Removal of N-terminal CPD to create proteins with the desired N-terminal amino acid
Further, we mutated A235, an amino acid before the NbHer2, of Fusion 9 into 19 other amino acid via site-directed mutagenesis to evaluate the universality of the screened N-terminal CPD. Though the residue changes of nCPD-NbHer2 caused a change in mobility in some cases, all fusion proteins were successfully expressed as full-length as determined by LC-MS (Fig. 5a, b and Supplementary Figs. 8–27). We then assessed the cleavage capability of these mutants to generate the desired POI with a distinct N-terminus. After incubation with InsP6, all groups were detected by SDS-PAGE and LC-MS. As illustrated in Fig. 5c, the fusion proteins with Ala, His, Lys, Cys, Gly, Gln, Thr, Val, Ser, Tyr, Leu, Asn, and Arg showed remarkable cleavage activity in yielding the NbHer2 with designed N-terminal amino acid. However, the ones with Phe, Trp, Met, and Ile, performed poorly in achieving the desired products. And the Pro-NbHer2 could not be detected by LC-MS (Supplementary Fig. 22). In addition, the engineered N-terminal CPD tag acted to be compatible with either small size or alkalescent amino acids, while the acidic residues like Asp and Glu resulted in alternative cleavage sites (Fig. 5c and Supplementary Figs. 8–27). Consequently, our strategy facilitates the systemic generation of POIs with diverse N-terminus, serving as a valuable tool for N-terminal modification and function research.

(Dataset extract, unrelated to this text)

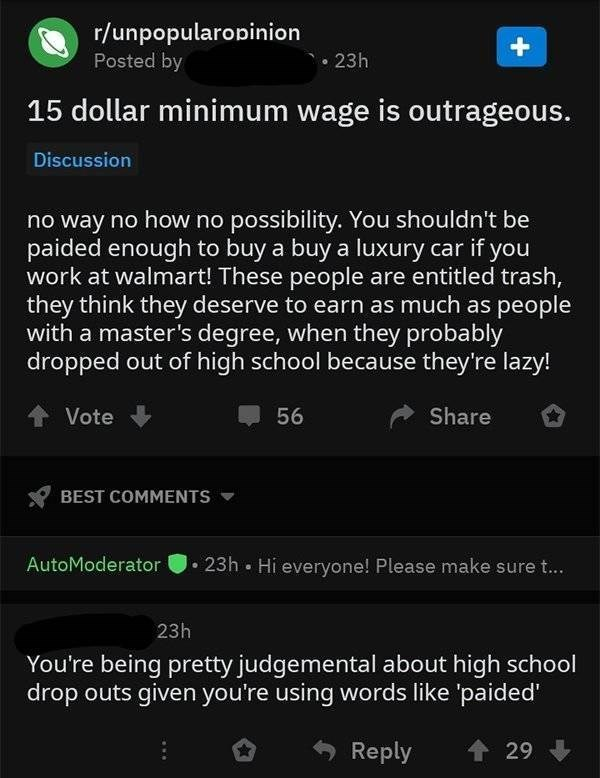 Text - r/unpopularopinion Posted by 23h 15 dollar minimum wage is outrageous. Discussion no way no how no possibility. You shouldn't be paided enough to buy a buy a luxury car if you work at walmart! These people are entitled trash, they think they deserve to earn as much as people with a master's degree, when they probably dropped out of high school because they're lazy! Share Vote 56 BEST COMMENTS 23h Hi everyone! Please make sure t... AutoModerator 23h You're being pretty judgemental about hi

a Schematic representation of the InsP6-induced cleavage process of the nCPD fusion proteins. b SDS-PAGE profiles of all expressed nCPD-Xaa-NbHer2. c SDS-PAGE analysis of Xaa-POI from InsP6-induced cleavage of nCPD-Xaa-NbHer2, 20 h. SDS-PAGE and LC-MS determination of the InsP6-induced cleavage process of all nCPD-POIs: NbRNF43 with N-Gln (d), Δ15Pd2,6ST with N-Cys (e), NbEGFR with N-Ala (f), Sortase A with N-Gln (g), TurboGFP with N-Glu (h). All reactions were conducted under 1 mM InsP6 in 50 mM Tris-HCl, pH 7.5 at 37 °C.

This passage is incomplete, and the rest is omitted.